NCCL Release 2.27.5
This is the NCCL 2.27.5 release notes. For previous NCCL release notes, refer to the NCCL Archives.
Compatibility
-
Deep learning framework containers. Refer to the Support Matrix for the supported container version.
-
This NCCL release supports CUDA 12.2, CUDA 12.4, and CUDA 12.9. The provided prebuilt binaries should work with other CUDA 12.x versions as well.
Key Features and Enhancements
This NCCL release includes the following key features and enhancements.
-
Optimized the network performance on GB200 systems by alternating the direction of the rings and the NIC to GPU assignment across communicators to limit unnecessary sharing.
-
Optimized the network performance on DGX B200 systems by adjusting the bandwidths provided to the graph search algorithm.
-
Added an example tuner plugin with CSV-based overrides.
Fixed Issues
The following issues have been resolved in NCCL 2.27.5:
-
Fixed the detection of C2C links in case GPU Direct RDMA is disabled between a GPU and a NIC.
-
Fixed PXN support on MNNVL systems, where NCCL would try (and fail) to share regular host memory across multiple nodes.
-
Further reduced the overheads of CUDA graph capturing, which increased in NCCL 2.26.2 for large graphs.
-
Enabled fp8 reductions in symmetric kernels on Blackwell with CUDA 12.8.
-
Restored the plugin name handling logic to make it possible to specify a path to the plugin.
-
Restored the ability to change NCCL_COLLNET_ENABLE during execution
-
Removed an x86 dependency from the example profiler.

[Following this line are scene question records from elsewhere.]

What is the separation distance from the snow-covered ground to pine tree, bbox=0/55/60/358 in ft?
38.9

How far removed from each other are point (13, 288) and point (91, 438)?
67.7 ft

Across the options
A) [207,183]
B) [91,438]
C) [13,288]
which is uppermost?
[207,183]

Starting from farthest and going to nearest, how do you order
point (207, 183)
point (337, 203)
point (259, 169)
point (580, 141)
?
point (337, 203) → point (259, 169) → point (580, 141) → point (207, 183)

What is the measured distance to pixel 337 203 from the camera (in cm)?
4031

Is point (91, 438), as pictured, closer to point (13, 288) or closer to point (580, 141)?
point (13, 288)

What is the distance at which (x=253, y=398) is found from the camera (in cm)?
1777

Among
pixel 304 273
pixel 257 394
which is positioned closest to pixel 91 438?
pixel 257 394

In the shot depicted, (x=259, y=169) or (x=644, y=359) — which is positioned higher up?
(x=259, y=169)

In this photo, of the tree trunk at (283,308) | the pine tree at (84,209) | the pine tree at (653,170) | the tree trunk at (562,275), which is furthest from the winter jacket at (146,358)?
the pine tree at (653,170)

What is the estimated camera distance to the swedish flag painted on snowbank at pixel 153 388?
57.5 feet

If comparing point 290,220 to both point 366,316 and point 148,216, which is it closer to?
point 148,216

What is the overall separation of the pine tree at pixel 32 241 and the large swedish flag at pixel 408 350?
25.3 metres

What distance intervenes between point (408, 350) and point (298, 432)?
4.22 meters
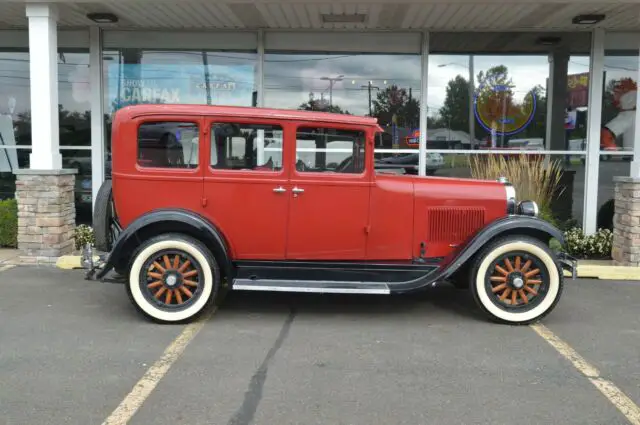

Updating the GPG Repository Key
To best ensure the security and reliability of our RPM and Debian package repositories, NVIDIA is updating and rotating the signing keys used by apt, dnf/yum, and zypper package managers beginning on April 27, 2022. Failure to update your repository signing keys will result in package management errors when attempting to access or install NCCL packages. To ensure continued access to the latest NCCL release, please follow the updated NCCL installation guide.